I've been thinking about adoption a lot lately. It seems to come up all around me. And for the LONGEST time (since my birthday, I think) I've been putting off the impression that I should share some of my feelings on adoption and how much open adoption has been a blessing to me.
Part of what I've been wanting to say is not so good, and has nothing to do with wholesome impressions to share fuzzy feelings. And that is the really bad feelings I get when faced with others in similar situations. To be perfectly honest, I get terribly judgey of young pregnant girls who decide to parent their babies. It is RARELY a good situation for anyone involved, and I can rarely look at it as anything but a selfish decision. I know how it feels to be pregnant. I know how you can't help but think of the cute cuddly baby who will love you and be loved and be the most precious thing in your life. I know how hard it is to think of giving that up forever! So I can't think of any good excuse to subject and innocent child to your unresolved baggage, and barely out of high school (or not even out of high school) education, career, and financial stability. It just makes me so mad when I see these young people barely making it by themselves, even living in their parents' houses still, talking about how cute and fun it's going to be to have a little baby and dress him in his cute little clothes and play house with an ACTUAL PERSON'S LIFE.
Yes, I get over emotional about it. And I'm sure I will offend people with my vent. And I'm sorry. Kind of. But not really. Call it one of my pet-peeves. People are allowed to be irrational about pet peeves, right?
Anyway. On the more fuzzy-feeling side...
While we were vacationing at Tahoe, there was a rumor that my grandma-in-law was going to ask family to share a spiritual experience in a sort of family testimony meeting. That never happened. But it did get me thinking about the most spiritual experience of my life, which was (surprise!) placing Isabelle for adoption (you didn't see that coming, did you?).
I have never felt my Heavenly Father's direct touch in my life so much as when he was guiding me to her family. I've said it over and over, and I will say it again: I clearly know that he was guiding my steps- and her family's- quite directly so that she ended up in the right place. There were so many small and large coincidences involved in her adoption; so many times when, if the timing were just slightly off, she would have ended up somewhere else entirely. So many clear spiritual promptings that led us to each other, at just the right time, so that this particular child would be with that particular family. What an amazing testimony of the importance of families. When I met them, I felt an overwhelming sense of peace. Something that had been conspicuously absent through the whole ordeal of pregnancy and coming to terms with the idea of "giving up" my baby. She clearly belonged with them, and it was clearly the right thing for everyone, and it made an almost impossible prospect feel right and good. Still painful; I don't think that can be avoided, for anyone in that situation, but much easier to heal from.

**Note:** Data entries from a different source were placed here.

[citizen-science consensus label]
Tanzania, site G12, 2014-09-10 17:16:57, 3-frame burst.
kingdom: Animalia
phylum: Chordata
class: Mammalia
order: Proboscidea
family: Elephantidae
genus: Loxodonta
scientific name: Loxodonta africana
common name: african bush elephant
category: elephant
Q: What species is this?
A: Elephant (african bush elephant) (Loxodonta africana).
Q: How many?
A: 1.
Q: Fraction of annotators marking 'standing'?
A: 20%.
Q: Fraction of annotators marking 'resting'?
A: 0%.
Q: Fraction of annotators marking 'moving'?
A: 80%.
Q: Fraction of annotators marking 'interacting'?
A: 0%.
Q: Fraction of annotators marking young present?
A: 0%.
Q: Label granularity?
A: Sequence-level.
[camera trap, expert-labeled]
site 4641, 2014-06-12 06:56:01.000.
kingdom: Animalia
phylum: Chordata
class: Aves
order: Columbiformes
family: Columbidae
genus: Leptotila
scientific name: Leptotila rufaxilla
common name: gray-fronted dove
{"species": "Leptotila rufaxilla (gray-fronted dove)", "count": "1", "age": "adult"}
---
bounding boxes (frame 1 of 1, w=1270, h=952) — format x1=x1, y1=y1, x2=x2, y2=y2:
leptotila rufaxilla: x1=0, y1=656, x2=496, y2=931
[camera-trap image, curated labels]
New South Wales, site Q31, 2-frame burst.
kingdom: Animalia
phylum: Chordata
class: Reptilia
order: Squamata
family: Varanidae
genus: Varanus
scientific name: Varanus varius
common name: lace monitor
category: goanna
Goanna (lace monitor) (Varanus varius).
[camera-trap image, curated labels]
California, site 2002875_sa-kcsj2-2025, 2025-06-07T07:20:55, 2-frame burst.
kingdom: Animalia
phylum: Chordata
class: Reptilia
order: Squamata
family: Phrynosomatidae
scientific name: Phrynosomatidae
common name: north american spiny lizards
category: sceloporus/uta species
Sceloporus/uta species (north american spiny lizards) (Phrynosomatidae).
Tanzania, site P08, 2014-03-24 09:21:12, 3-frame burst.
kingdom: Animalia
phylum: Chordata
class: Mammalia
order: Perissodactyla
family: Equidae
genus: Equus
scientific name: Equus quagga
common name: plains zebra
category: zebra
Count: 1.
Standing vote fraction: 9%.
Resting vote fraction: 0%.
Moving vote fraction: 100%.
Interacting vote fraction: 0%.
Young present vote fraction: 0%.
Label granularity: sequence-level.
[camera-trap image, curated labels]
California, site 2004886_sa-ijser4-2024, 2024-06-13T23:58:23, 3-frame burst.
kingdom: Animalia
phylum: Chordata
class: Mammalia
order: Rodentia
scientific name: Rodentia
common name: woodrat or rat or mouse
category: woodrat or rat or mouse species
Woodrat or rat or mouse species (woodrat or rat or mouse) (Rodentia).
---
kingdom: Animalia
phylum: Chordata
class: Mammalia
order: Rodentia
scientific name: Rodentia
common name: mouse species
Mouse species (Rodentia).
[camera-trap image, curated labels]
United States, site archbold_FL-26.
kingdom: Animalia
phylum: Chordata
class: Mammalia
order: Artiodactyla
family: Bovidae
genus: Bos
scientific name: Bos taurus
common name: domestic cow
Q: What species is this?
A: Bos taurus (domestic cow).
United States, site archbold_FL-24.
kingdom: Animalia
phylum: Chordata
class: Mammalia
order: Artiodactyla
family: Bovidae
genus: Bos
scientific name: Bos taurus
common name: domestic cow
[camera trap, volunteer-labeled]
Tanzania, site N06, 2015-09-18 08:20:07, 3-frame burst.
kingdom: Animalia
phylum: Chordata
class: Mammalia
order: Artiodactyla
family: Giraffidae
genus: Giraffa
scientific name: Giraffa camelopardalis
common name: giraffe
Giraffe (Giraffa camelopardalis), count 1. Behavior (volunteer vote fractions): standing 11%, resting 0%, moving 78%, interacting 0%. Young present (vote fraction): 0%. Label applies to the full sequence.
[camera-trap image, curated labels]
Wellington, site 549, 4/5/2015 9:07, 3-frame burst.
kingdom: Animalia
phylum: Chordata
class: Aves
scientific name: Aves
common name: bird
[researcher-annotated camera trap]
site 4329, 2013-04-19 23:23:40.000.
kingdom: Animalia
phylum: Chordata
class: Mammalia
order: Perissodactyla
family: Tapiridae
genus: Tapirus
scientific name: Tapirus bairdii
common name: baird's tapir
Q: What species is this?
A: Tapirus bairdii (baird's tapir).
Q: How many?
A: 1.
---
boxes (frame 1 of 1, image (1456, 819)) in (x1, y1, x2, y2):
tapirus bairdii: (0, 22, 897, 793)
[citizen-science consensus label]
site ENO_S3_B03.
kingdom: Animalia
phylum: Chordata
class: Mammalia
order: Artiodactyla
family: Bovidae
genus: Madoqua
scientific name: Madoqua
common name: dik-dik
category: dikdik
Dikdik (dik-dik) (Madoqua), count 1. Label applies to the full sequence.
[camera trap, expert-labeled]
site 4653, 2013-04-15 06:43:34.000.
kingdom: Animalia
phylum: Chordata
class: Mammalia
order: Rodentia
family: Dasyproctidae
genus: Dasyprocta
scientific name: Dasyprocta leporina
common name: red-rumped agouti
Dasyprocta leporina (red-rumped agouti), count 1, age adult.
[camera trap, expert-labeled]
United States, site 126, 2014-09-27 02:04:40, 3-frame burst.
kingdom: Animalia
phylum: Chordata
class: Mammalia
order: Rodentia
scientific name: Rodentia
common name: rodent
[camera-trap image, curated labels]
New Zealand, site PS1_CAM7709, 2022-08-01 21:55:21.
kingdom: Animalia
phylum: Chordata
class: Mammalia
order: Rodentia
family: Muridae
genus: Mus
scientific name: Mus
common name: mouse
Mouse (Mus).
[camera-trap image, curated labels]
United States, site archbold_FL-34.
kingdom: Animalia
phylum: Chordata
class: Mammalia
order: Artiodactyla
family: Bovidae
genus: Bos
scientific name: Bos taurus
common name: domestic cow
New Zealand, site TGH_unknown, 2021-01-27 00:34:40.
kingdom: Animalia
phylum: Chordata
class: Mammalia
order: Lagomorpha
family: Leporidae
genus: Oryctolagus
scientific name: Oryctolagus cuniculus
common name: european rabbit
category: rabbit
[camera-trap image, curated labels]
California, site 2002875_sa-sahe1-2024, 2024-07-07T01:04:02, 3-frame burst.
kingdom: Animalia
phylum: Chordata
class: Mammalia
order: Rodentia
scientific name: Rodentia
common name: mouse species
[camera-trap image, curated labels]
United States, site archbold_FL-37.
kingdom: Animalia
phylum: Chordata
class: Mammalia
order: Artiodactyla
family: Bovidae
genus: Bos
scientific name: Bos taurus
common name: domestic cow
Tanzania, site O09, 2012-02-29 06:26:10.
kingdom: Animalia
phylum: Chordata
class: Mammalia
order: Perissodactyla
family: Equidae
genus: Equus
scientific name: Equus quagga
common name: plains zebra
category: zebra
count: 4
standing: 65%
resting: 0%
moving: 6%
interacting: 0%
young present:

We have an open adoption, obviously, and people have questioned whether that is really the best thing. I absolutely think it is, for us. I know it can be hard, especially for adoptive parents! I can't imagine not having some feeling of "No, this is MY baby!" Or feeling just a tiny bit resentful at having to "share." But for my part, having an open adoption has helped me let go like nothing else could. Seeing her happy and well, and reinforcing that feeling that she is where she belongs, keeps me from holding on to the idea that she is "my baby," or second-guessing my decision. I feel like if I had cut off contact just after seeing her and holding her when she WAS still my baby and little and sweet and innocent... or even just after she was born, if I had decided to never see her or hold her, I wouldn't be able to erase the memories of being pregnant and feeling her grow and move inside me. If I had decided to cut off contact at that point, how could I possibly move past it? It's not something you can ever forget, so instead I would be left cut off at the emotional state of being a new mom, and then... nothing. Now, I've had the chance to grow with her, to slowly let her go, to come to see her as Wendy and Tyler's cute little girl whom I love with the unconditional love of a parent. Open adoption is an amazing, healing thing.
As an interesting side-note, I've done several adoption forums with other birth moms. At one in particular, the coordinator expressed frustration to me about getting a variety of birth moms for the panel- she says that those with closed adoptions rarely, if ever, agree to rehash it. She had one who did agree, but backed out at the last minute, saying "That's not a part of my life I want to remember." How sad to be left with nothing but the pain of the experience. I love my adoption, I love Isabelle, and I love her family. And I love talking about it, and remembering what a wonderful, amazing, spritual experience the whole thing was. I can't call it a mistake. It was a few poor choices that led to an amazing opportunity for growth, and the chance to see Heavenly Father work miracles to bring eternal families together.